[START TEXT SEGMENT]
Chip speeds
Is it just me, or has anyone noticed that it seems like the 2 major chip manufacturers are stuck at 3-3.x with chip speeds, and are just adding more cores to compensate? I know more cores is not a bad thing, its just not many OS's and apps out there can use them efficiently currently. But at the same time, we seem to be on a paradigm shift towards that, and Apple is seemingly wanting to be at the forefront...I hope SL delivers in spades.
Just my random thought.
Just my random thought.
Comments
Server processors are where the money is and server software is very parallel.
Is it just me, or has anyone noticed that it seems like the 2 major chip manufacturers are stuck at 3-3.x with chip speeds, and are just adding more cores to compensate?
The clock speed increases have slowed. I think in part that the technology is really getting pushed against the wall, and further breakthroughs are needed to get more speed. However, a big issue with speed is power consumption. It seems that the current range of speeds are a good compromise on the sweet spot.
Adding cores is one way to gain improvement. Current-generation software is not effective at using multiple cores, so more than two cores is still not really mainstream. We will need a paradigm shift to see mainstream benefits from 3+ cores. I am hopeful that Snow Leopard will help kick this off.
However, CPU performance is more than just clock speeds and cores. The architecture of each core is becoming more powerful, and more work is accomplished per-tick.
Compare a Core 2 Duo and a Pentium D (both dual-core chips) at the same speed - the Core 2 Duo will blow the Pentum D out of the water.
I find that the most efficient use of a computer for my needs is the ability to work on multiple
tasks at a time. Fast processors give the hope that I can complete a task quickly and then movie on to the next task but often I find myself bouncing around multiple apps that need to be running.
So I'm more about scaling out wider and increasing RAM so that I can run more processes rather than running fewer but at a faster rate.
Is it just me, or has anyone noticed that it seems like the 2 major chip manufacturers are stuck at 3-3.x with chip speeds, and are just adding more cores to compensate?
[END TEXT SEGMENT]
[START DATASET]
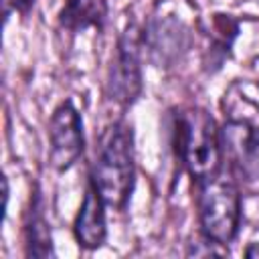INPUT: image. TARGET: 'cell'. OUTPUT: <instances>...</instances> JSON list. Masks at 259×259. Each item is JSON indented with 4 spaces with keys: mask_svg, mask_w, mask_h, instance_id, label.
<instances>
[{
    "mask_svg": "<svg viewBox=\"0 0 259 259\" xmlns=\"http://www.w3.org/2000/svg\"><path fill=\"white\" fill-rule=\"evenodd\" d=\"M237 32H239V22L235 18H231L229 14H214L212 16L210 30H208L210 47H208V53L204 57V67L210 73L219 71L223 67V63L231 57V47H233Z\"/></svg>",
    "mask_w": 259,
    "mask_h": 259,
    "instance_id": "11",
    "label": "cell"
},
{
    "mask_svg": "<svg viewBox=\"0 0 259 259\" xmlns=\"http://www.w3.org/2000/svg\"><path fill=\"white\" fill-rule=\"evenodd\" d=\"M196 208L200 235L227 247L241 227V194L231 178L214 176L196 184Z\"/></svg>",
    "mask_w": 259,
    "mask_h": 259,
    "instance_id": "3",
    "label": "cell"
},
{
    "mask_svg": "<svg viewBox=\"0 0 259 259\" xmlns=\"http://www.w3.org/2000/svg\"><path fill=\"white\" fill-rule=\"evenodd\" d=\"M107 14V0H65L59 12V26L69 32H83L87 28L103 30Z\"/></svg>",
    "mask_w": 259,
    "mask_h": 259,
    "instance_id": "10",
    "label": "cell"
},
{
    "mask_svg": "<svg viewBox=\"0 0 259 259\" xmlns=\"http://www.w3.org/2000/svg\"><path fill=\"white\" fill-rule=\"evenodd\" d=\"M49 162L57 172H67L85 152L83 119L73 99H63L49 121Z\"/></svg>",
    "mask_w": 259,
    "mask_h": 259,
    "instance_id": "5",
    "label": "cell"
},
{
    "mask_svg": "<svg viewBox=\"0 0 259 259\" xmlns=\"http://www.w3.org/2000/svg\"><path fill=\"white\" fill-rule=\"evenodd\" d=\"M142 42L152 65L172 67L188 53L192 34L190 28L174 14H156L142 28Z\"/></svg>",
    "mask_w": 259,
    "mask_h": 259,
    "instance_id": "6",
    "label": "cell"
},
{
    "mask_svg": "<svg viewBox=\"0 0 259 259\" xmlns=\"http://www.w3.org/2000/svg\"><path fill=\"white\" fill-rule=\"evenodd\" d=\"M245 255H247L249 259H255V257H259V243H251V245L245 249Z\"/></svg>",
    "mask_w": 259,
    "mask_h": 259,
    "instance_id": "13",
    "label": "cell"
},
{
    "mask_svg": "<svg viewBox=\"0 0 259 259\" xmlns=\"http://www.w3.org/2000/svg\"><path fill=\"white\" fill-rule=\"evenodd\" d=\"M142 28L136 20H130L123 32L117 36L115 53L111 57V65L105 81V95L109 101L119 105L121 109L132 107L144 89L142 77Z\"/></svg>",
    "mask_w": 259,
    "mask_h": 259,
    "instance_id": "4",
    "label": "cell"
},
{
    "mask_svg": "<svg viewBox=\"0 0 259 259\" xmlns=\"http://www.w3.org/2000/svg\"><path fill=\"white\" fill-rule=\"evenodd\" d=\"M2 2H4V18H8V14L12 10L18 12V14H22V16H26L32 10V6H34L36 0H2Z\"/></svg>",
    "mask_w": 259,
    "mask_h": 259,
    "instance_id": "12",
    "label": "cell"
},
{
    "mask_svg": "<svg viewBox=\"0 0 259 259\" xmlns=\"http://www.w3.org/2000/svg\"><path fill=\"white\" fill-rule=\"evenodd\" d=\"M24 241H26V257H55L51 225L45 212V198L38 186H34V192L30 196V206L26 210Z\"/></svg>",
    "mask_w": 259,
    "mask_h": 259,
    "instance_id": "9",
    "label": "cell"
},
{
    "mask_svg": "<svg viewBox=\"0 0 259 259\" xmlns=\"http://www.w3.org/2000/svg\"><path fill=\"white\" fill-rule=\"evenodd\" d=\"M105 200L89 180L81 206L73 223V235L81 249L93 251L99 249L107 239V221H105Z\"/></svg>",
    "mask_w": 259,
    "mask_h": 259,
    "instance_id": "8",
    "label": "cell"
},
{
    "mask_svg": "<svg viewBox=\"0 0 259 259\" xmlns=\"http://www.w3.org/2000/svg\"><path fill=\"white\" fill-rule=\"evenodd\" d=\"M89 180L107 206L125 208L136 184L134 127L123 117L111 121L97 140Z\"/></svg>",
    "mask_w": 259,
    "mask_h": 259,
    "instance_id": "1",
    "label": "cell"
},
{
    "mask_svg": "<svg viewBox=\"0 0 259 259\" xmlns=\"http://www.w3.org/2000/svg\"><path fill=\"white\" fill-rule=\"evenodd\" d=\"M223 156L245 180H259V130L249 121L229 119L221 127Z\"/></svg>",
    "mask_w": 259,
    "mask_h": 259,
    "instance_id": "7",
    "label": "cell"
},
{
    "mask_svg": "<svg viewBox=\"0 0 259 259\" xmlns=\"http://www.w3.org/2000/svg\"><path fill=\"white\" fill-rule=\"evenodd\" d=\"M174 148L182 168L194 184L210 180L223 168L221 130L202 107H182L174 113Z\"/></svg>",
    "mask_w": 259,
    "mask_h": 259,
    "instance_id": "2",
    "label": "cell"
}]
</instances>
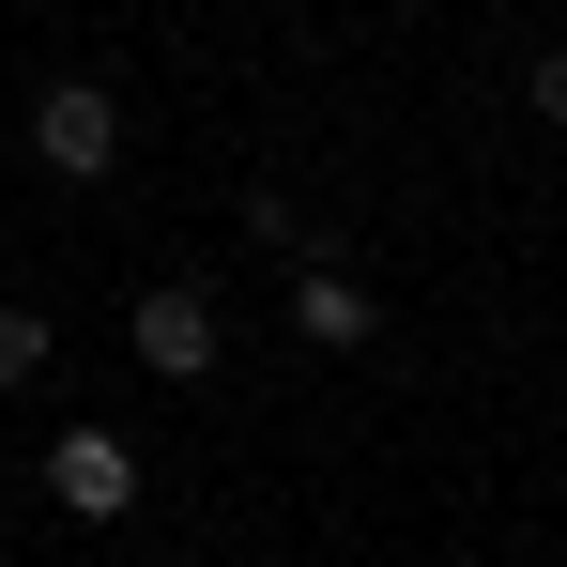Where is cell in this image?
Segmentation results:
<instances>
[{"instance_id": "cell-6", "label": "cell", "mask_w": 567, "mask_h": 567, "mask_svg": "<svg viewBox=\"0 0 567 567\" xmlns=\"http://www.w3.org/2000/svg\"><path fill=\"white\" fill-rule=\"evenodd\" d=\"M522 93H537V123H553V138H567V47H553V62H537V78H522Z\"/></svg>"}, {"instance_id": "cell-4", "label": "cell", "mask_w": 567, "mask_h": 567, "mask_svg": "<svg viewBox=\"0 0 567 567\" xmlns=\"http://www.w3.org/2000/svg\"><path fill=\"white\" fill-rule=\"evenodd\" d=\"M291 322H307L322 353H353V338H369L383 307H369V277H353V261H307V291H291Z\"/></svg>"}, {"instance_id": "cell-1", "label": "cell", "mask_w": 567, "mask_h": 567, "mask_svg": "<svg viewBox=\"0 0 567 567\" xmlns=\"http://www.w3.org/2000/svg\"><path fill=\"white\" fill-rule=\"evenodd\" d=\"M123 338H138V369H154V383H215V353H230V322H215V291H199V277H154Z\"/></svg>"}, {"instance_id": "cell-3", "label": "cell", "mask_w": 567, "mask_h": 567, "mask_svg": "<svg viewBox=\"0 0 567 567\" xmlns=\"http://www.w3.org/2000/svg\"><path fill=\"white\" fill-rule=\"evenodd\" d=\"M47 506H62V522H123V506H138L123 430H62V445H47Z\"/></svg>"}, {"instance_id": "cell-5", "label": "cell", "mask_w": 567, "mask_h": 567, "mask_svg": "<svg viewBox=\"0 0 567 567\" xmlns=\"http://www.w3.org/2000/svg\"><path fill=\"white\" fill-rule=\"evenodd\" d=\"M47 353H62V338H47V307H0V399H16V383H47Z\"/></svg>"}, {"instance_id": "cell-2", "label": "cell", "mask_w": 567, "mask_h": 567, "mask_svg": "<svg viewBox=\"0 0 567 567\" xmlns=\"http://www.w3.org/2000/svg\"><path fill=\"white\" fill-rule=\"evenodd\" d=\"M31 154H47L62 185H93L107 154H123V107H107L93 78H47V93H31Z\"/></svg>"}]
</instances>
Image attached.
[END DATASET]
Please name the chip that the chip speeds thread says will blow the Pentium D out of the water at the same speed. This data comes from a separate source.

The Core 2 Duo.